A human population in Africa living under a severe malaria selection has the following relative fitnesses (w) of homozygous genotypes in beta-hemoglobin locus: w11 = 0.75 for A1A1 w22 = 0.85 for A2A2 . Assume that w12 = 1.00 for A1A2 . Using heterozygote advantage concept, determine frequency of the mutant sickle-cell beta-hemoglobin allele (q) in this population assuming that genotype frequencies are at balance (?p = 0; balancing selection). why this population not considered a Hardy Weinberg Population
Relative fitness (w) of homozygous genotypes in beta - haemoglobin locus are,
w 11 = 0.75 for A1A1
w 22 = 0.85 for A2A2
The mean fitness of this population at locus A is given by the formula,
p = t / (s+t)
1 - s = 0.75
1 - t = 0.85
Therefore s = 0.25 and t = 0.15 respectively.

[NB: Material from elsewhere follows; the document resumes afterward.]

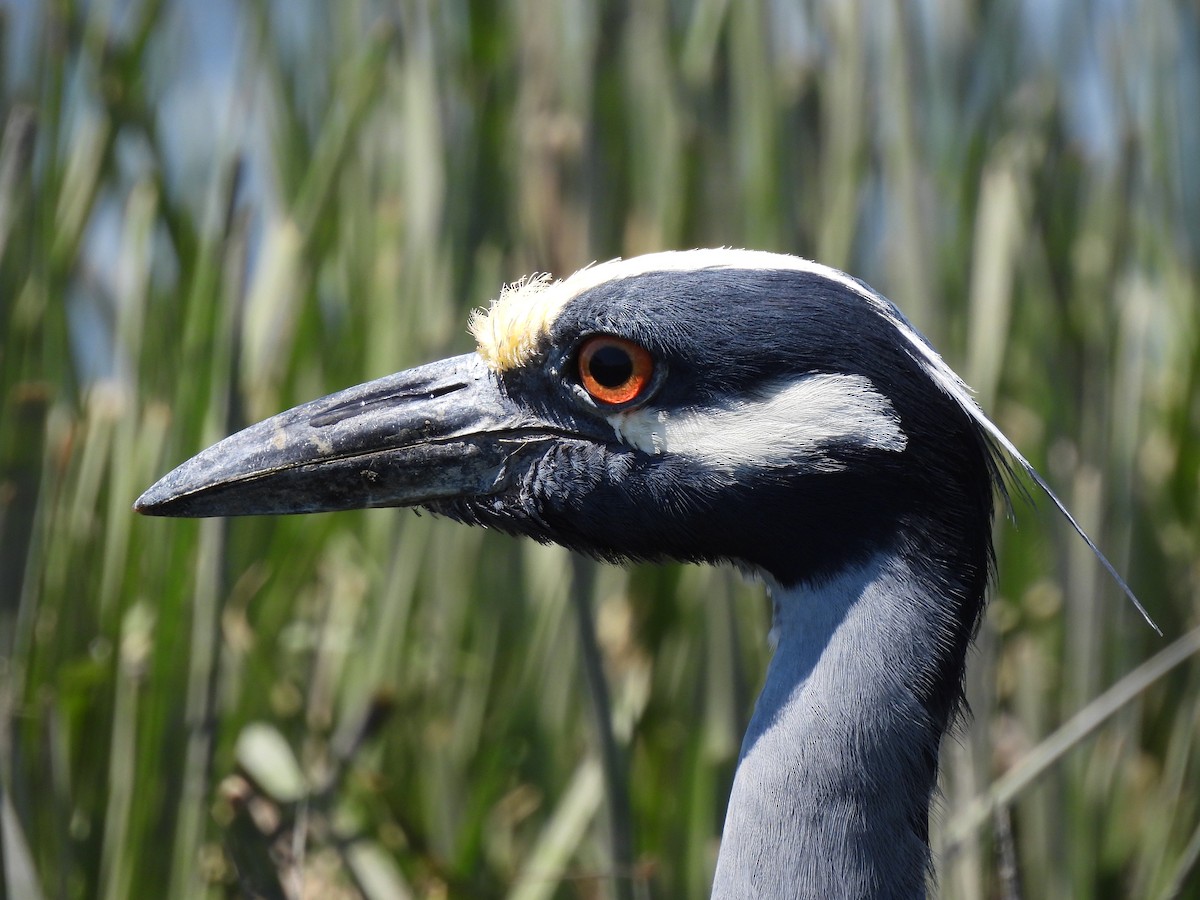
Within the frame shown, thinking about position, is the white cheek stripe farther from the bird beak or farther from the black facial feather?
the bird beak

Substituting these values in the equation,
p = 0.15 / (0.25 + 0.15)
= 0.15 /0.4
= 0.375
The frequency of mutant sickle-cell beta haemoglobin allele is given by the formula,
2pq = 1
2 (0.375) (q) = 1
0.75 (q) = 1
q = 1.33
In Hardy-Weinberg balance, the sum of p and q is always 1.
Here, p + q is not equal to 1. So, this is not in Hardy-Weinberg's balance.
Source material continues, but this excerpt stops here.